Que belo lugar de passagem, a perfumada e colorida rua dos morangos. "Marrakesh"...também gosto do som desta palavra;)
bj

pegueitrinquei disse...

Essa rua dos morangos, não sei bem porquê, deixou-me a pensar na rua das pretas...

Adorei! =)

Laura Ferreira disse...

lindo... é engraçado como as tuas palavras por vezes têm cheiro e cor. eu tenho muitas destas coisas que pararam no tempo. acho que é isto que nos faz escrever assim, não é?

Fipa disse...
Este comentário foi removido pelo autor.
Fipa disse...

hum....se n conhecexe o sitio ate kereria vivr a,pk fkei msm c vontade!xD lol inda bem k ves o mundo c oculos de sepia!=) e inda bem k ja decoraste o caminho!=)

Jaime disse...

Belíssima descrição. E também é preciso parar um pouco no tempo e apreciar os morangos, sim, se forem poucos que sejam bem escolhidinhos. :-)

Ana Si disse...

excelente descrição*

as velas ardem ate ao fim disse...

Só de te ler senti o cheiro dos morangos.Muito bonito o teu texto.

bjo

xistosa, josé torres disse...

Parece-me que não conheço essa rua, mas com a descrição estou a vê-la e senti-la.
É que mal vejo morangos, sinto que sou alérgico e que se lhe tocar ou os comer, fico com comichões ...

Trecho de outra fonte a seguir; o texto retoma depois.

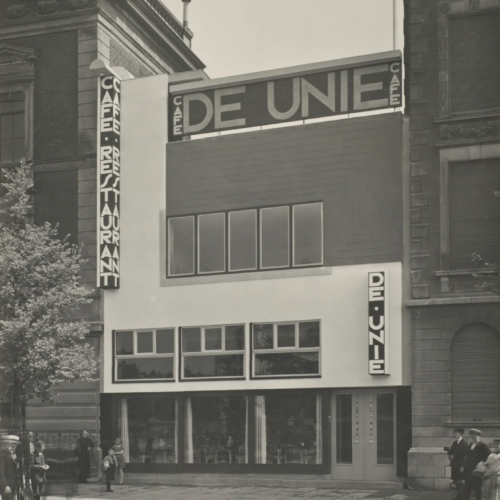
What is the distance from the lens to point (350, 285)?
88.5 feet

Mas como-os e nada sucede e depois desta descrição, não alergia alérgica ... (a redundância é propositada)

R. disse...

sente-se o aroma nas tuas palavras.bela descrição :)

beijinho,J!

Gasolina disse...

POrque será que reconheço na tua rua dos morangos outras ruas e vielas do meu imaginário?

...Porque têm cor e sabor e ainda rugas que mostram vida lá dentro.

Sandra disse...

Muito intenso e cheio de sentidos! Acho que todos conhecemos uma rua dos Morangos!!